▸ EXERCISE MATERIAL:
- Opening Delimiter -

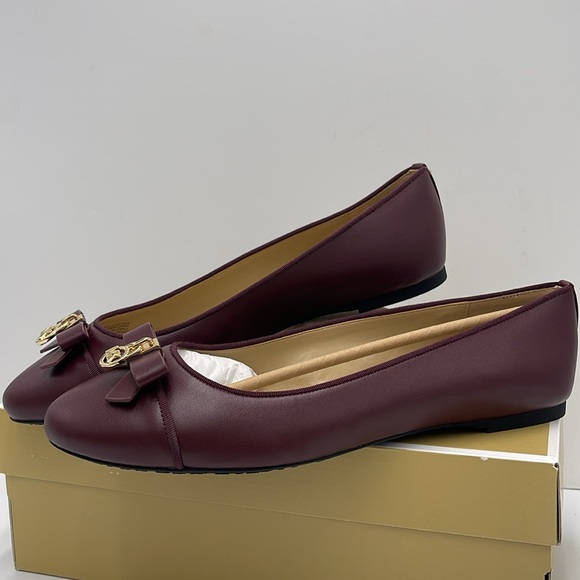 MICHAEL KORS HONEY BALLET FAUX LEATHER
49H3HNFP1L
OXBLOOD - Picture 7 of 16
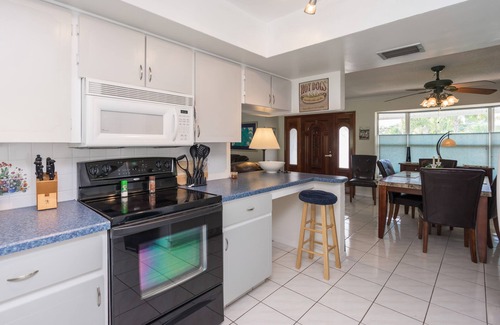 Tequesta House | Paradise @ It’s Best. Including Tesla Charge and Keurig Coffee Machine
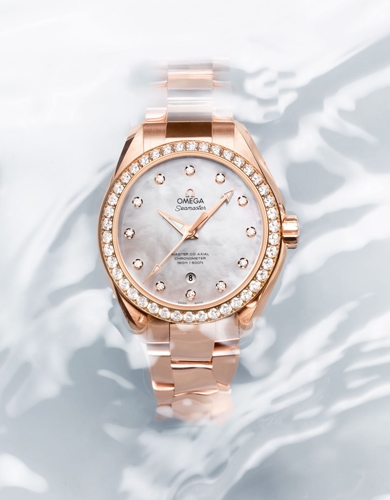 © Omega OMEGA GLOBEMASTER Seamaster Aqua Terra. Die Kollektion bietet jenen Damen, die eine große Auswahl bevorzugen, mit ihren unterschiedlichen Größen, Materialien und Farbkombinationen eine große Vielfalt an Modellen an. Die Gehäuse sind in den Größen 38,5mm oder 34mm erhältlich. Als Materialien stehen 18 Karat Rotgold für die 38,5mm Modelle bzw. 18 Karat Sedna™Gold für die 34mm-Uhren sowie 18 Karat Gelbgold, Edelstahl oder Stahl-Gold Kombinationen zur Auswahl. Die Zifferblätter bestehen entweder aus weißem oder Tahiti Perlmutt und verfügen über Diamanten, die als Stundenmarkierungen fungieren. Die Datumsanzeige ist bei 6 Uhr platziert. Diamanten zieren ebenfalls die Lünetten zahlreicher Modelle und sorgen so für zusätzlichen Glanz. Der Look einer jeden Uhr wird schließlich durch ein Metall- oder Lederarmband komplettiert. Vor allem jene Aqua Terra Ladies Zeitmesser mit hellem Perlmutt-Zifferblatt sind perfekte Accessoires für die luftigen Sommer-Looks der Saison 2016. www.omegawatches.com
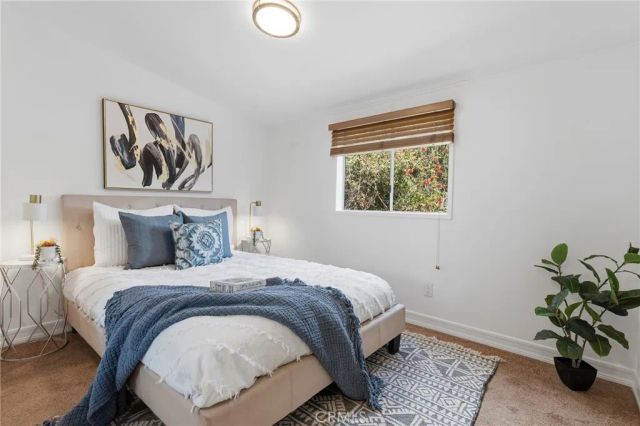 14335 Magnolia Bl, Sherman Oaks, CA 91423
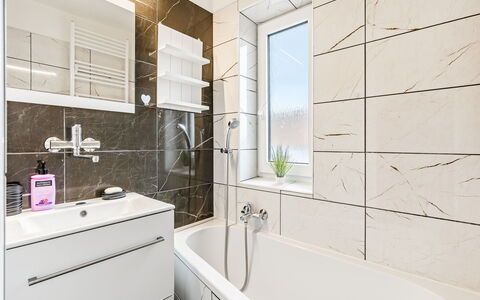 Happy Home: Sol, Luminaire Plomberie, Design Intérieur, Salle De Bains, Sol, Plomberie, Tuile, Robinet, Évier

- Closing Delimiter -

▸ HOW TO COMPLETE THIS TASK: Turn the lines above into a JSON list of strings, one string for each line, skipping any blank lines. Leave the pictures out.

▸ WRITTEN ANSWER:
[
  " MICHAEL KORS HONEY BALLET FAUX LEATHER",
  "49H3HNFP1L",
  "OXBLOOD - Picture 7 of 16",
  " Tequesta House | Paradise @ It’s Best. Including Tesla Charge and Keurig Coffee Machine",
  " © Omega OMEGA GLOBEMASTER Seamaster Aqua Terra. Die Kollektion bietet jenen Damen, die eine große Auswahl bevorzugen, mit ihren unterschiedlichen Größen, Materialien und Farbkombinationen eine große Vielfalt an Modellen an. Die Gehäuse sind in den Größen 38,5mm oder 34mm erhältlich. Als Materialien stehen 18 Karat Rotgold für die 38,5mm Modelle bzw. 18 Karat Sedna™Gold für die 34mm-Uhren sowie 18 Karat Gelbgold, Edelstahl oder Stahl-Gold Kombinationen zur Auswahl. Die Zifferblätter bestehen entweder aus weißem oder Tahiti Perlmutt und verfügen über Diamanten, die als Stundenmarkierungen fungieren. Die Datumsanzeige ist bei 6 Uhr platziert. Diamanten zieren ebenfalls die Lünetten zahlreicher Modelle und sorgen so für zusätzlichen Glanz. Der Look einer jeden Uhr wird schließlich durch ein Metall- oder Lederarmband komplettiert. Vor allem jene Aqua Terra Ladies Zeitmesser mit hellem Perlmutt-Zifferblatt sind perfekte Accessoires für die luftigen Sommer-Looks der Saison 2016. www.omegawatches.com",
  " 14335 Magnolia Bl, Sherman Oaks, CA 91423",
  " Happy Home: Sol, Luminaire Plomberie, Design Intérieur, Salle De Bains, Sol, Plomberie, Tuile, Robinet, Évier"
]